Hay algo poético en todo el libro, una suerte de poema que se va armando, de haiku del fracaso. Como si insistiese el rezago de la primera inmigración en los retratados en las crónicas ¿Considerás que algo se va repitiendo en estas personas, algo de lo que quieren sobreponerse, pero que no lo consiguen?
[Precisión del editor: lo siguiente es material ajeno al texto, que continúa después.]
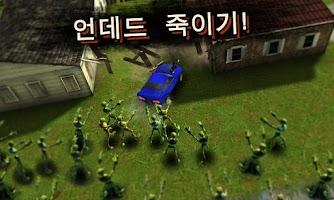 Screenshot of 기어스 & 용감한 자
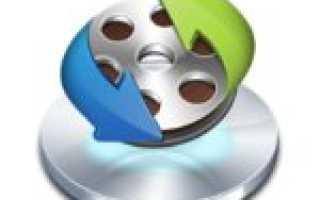 Что такое конвертирование видео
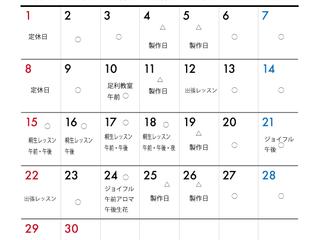 4月カレンダーです。
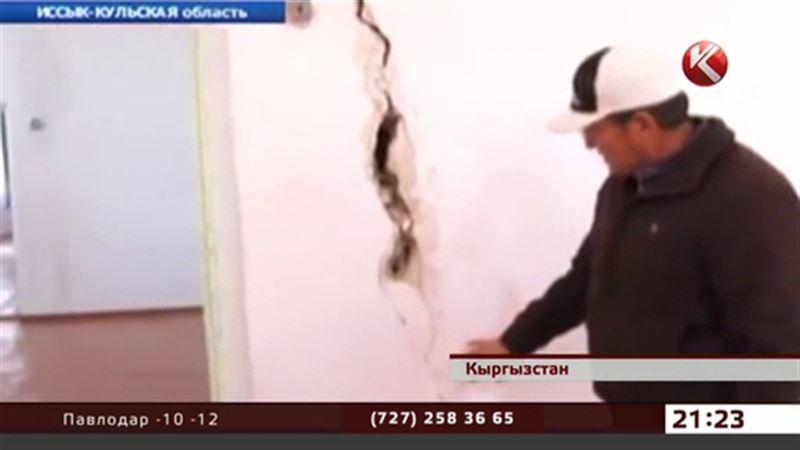 В Кыргызстане подсчитывают ущерб от землетрясения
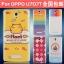 Oppo Find Way S - Hange Hard Case [Pre-Order] thumbnail 1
-Es que en realidad es el haiku del fracaso de todos nosotros: de la colectividad italiana, de la colectividad española, que termina votando a Macri. Arrancás hablando de Japón, copado con lo oriental, con los samurais, y terminás hablando del conflicto de las tintorerías, de que Michetti les sacó el negocio cuando quiso instalar la tienda 5 à sec en donde su hermana era presidenta. Muchas de estas empresas, de estos oficios, sufrieron los embates de estos cambios históricos que tienen que ver con lo argentino. El haiku del fracaso se aplica a todas las colectividades, a nosotros como sociedad. Quizás es un poco pesimista. Leila incluso me decía que sentía el libro muy desgarrado. Me puse a buscar otras historias, como la de estas mujeres que llevan adelante la ceremonia del té en pleno centro, y que se sobreponen, incluso, al ruido de los obreros que pican las paredes para arreglar la conexión de gas. Gente que piensa más a futuro, que se las rebusca un poco más. O como la historia de la sushiwoman que fue la responsable de una revolución del paladar, con la llegada del sushi a la Argentina, pero que después cerró sus tres restaurantes con la crisis de 2001. Sin embargo, es también quien le enseña a los mejores sushimen de ahora, dando clases privadas para un grupo selecto de cocineros que mantienen viva esa tradición, al mismo tiempo que la transforman. Esta historia de fracasos, de transformaciones, de proyecciones a futuro cargadas de algo que no se sabe bien dónde va a terminar, es, como dije, el haiku de todos como habitantes de este país. Es un poco el haiku que supimos conseguir.